Start EXTRACT PROVIDED

Media source 4 may be built into device 2 or may be attached to device 2 as a peripheral device. Media source 4 may also comprise a microphone to record audio data. Media source 4 may provide media data to a processor 6. Processor 6 may comprise a digital signal processor (DSP), a microprocessor, or some other type of integrated circuit.

[0032] When processor 6 receives media data from media source 4, an encoding module 8 may encode the media data. Encoding module 8 may comprise software executed by processor 6. Alternatively, encoding module 8 may comprise specialized hardware within processor 6 that encodes the media data. In still another alternative, encoding module 8 may comprise any combination of software and hardware to encode the media data.

[0033] Encoding module 8 may store the encoded media data in a media repository 10.
Media repository 10 may comprise flash memory, random access memory, a hard disk drive, or some other type of volatile or non-volatile data storage unit.

[0034] A decoding module 12 may retrieve encoded media data from media repository 10.
Decoding module 12 may comprise software executed by processor 6.

End EXTRACT PROVIDED
Start DATASET EXTRACT

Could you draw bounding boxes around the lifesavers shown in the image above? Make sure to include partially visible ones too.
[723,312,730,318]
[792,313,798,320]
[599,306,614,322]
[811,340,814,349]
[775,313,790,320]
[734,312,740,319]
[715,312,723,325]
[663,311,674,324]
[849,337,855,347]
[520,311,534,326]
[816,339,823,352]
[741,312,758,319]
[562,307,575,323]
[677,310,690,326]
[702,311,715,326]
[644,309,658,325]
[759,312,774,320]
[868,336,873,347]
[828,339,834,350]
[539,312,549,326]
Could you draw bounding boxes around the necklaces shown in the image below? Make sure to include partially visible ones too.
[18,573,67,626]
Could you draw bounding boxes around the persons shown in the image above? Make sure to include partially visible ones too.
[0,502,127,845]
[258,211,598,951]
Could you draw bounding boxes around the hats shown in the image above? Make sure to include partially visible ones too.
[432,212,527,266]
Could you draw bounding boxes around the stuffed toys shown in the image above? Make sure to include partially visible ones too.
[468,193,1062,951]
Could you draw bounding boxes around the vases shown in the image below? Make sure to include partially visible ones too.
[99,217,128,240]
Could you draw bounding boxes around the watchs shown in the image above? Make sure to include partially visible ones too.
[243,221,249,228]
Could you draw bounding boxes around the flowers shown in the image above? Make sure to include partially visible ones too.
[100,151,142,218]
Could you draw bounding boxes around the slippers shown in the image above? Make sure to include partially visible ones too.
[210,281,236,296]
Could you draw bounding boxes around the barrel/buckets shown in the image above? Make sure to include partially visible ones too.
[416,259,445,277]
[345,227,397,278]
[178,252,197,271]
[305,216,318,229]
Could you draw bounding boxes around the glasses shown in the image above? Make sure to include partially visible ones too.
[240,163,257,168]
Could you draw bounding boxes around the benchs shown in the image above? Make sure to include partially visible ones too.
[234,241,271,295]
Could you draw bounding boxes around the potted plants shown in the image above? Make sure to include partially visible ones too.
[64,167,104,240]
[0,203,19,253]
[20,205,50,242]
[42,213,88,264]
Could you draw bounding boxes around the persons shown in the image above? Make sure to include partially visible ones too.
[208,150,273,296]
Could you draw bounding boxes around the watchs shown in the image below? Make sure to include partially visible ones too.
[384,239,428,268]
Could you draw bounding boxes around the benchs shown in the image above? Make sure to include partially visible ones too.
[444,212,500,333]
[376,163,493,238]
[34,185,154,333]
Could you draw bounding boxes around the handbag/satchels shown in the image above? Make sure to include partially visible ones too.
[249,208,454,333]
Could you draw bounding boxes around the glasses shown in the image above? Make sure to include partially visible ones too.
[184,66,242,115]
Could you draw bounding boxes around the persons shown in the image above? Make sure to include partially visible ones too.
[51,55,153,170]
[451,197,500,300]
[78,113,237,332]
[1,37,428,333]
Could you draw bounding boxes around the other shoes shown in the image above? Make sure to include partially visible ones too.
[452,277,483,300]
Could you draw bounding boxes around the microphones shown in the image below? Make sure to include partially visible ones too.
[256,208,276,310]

End DATASET EXTRACT

■ WHAT IS ASKED:
a. List every component in the media encoding excerpt that carries a reference number, giving each with its number.
b. Resume the media encoding excerpt after its final sentence, keeping to its patent-style wording.
The entries above are separate material and are unrelated to the media encoding excerpt.

■ ANSWERS TO THE EXERCISES:
a. device 2, media source 4, processor 6, encoding module 8, media repository 10, decoding module 12

b.
Alternatively, decoding module 12 may comprise specialized hardware within processor 6 that decodes the encoded media data. In still another alternative, decoding module 12 may comprise a combination of software and hardware that collaborate to decode the encoded media data.

[0035] A media presentation unit 14 in device 2 may present media data decoded by decoding module 12. For example, media presentation unit 14 may comprise a computer monitor that presents image or video media data. In another example, media presentation unit 14 may comprise an audio output device (e.g., a speaker) that presents audio media data. Media presentation unit 14 may be integrated into device 2 or may be connected via a wired or wireless link to device 2 as a peripheral device.

[0036] Device 2 may also comprise a network interface 16. Network interface 16 may facilitate communication between device 2 and a computer network via a wired or wireless link. For example, network interface 16 may facilitate communication between device 2 and a mobile telephone network. Device 2 may receive media files via network interface 16. For example, device 2 may receive photographs, video clips, streaming video (e.g., television, video conference, movies), audio clips (e.g., ringtones, songs, MP3 files), streaming audio (e.g., digital radio stations, voice calls, etc.) through network interface 16.
When network interface 16 receives a media file or video bitstream, network interface 16 may store the media file or video bitstream in media repository 10.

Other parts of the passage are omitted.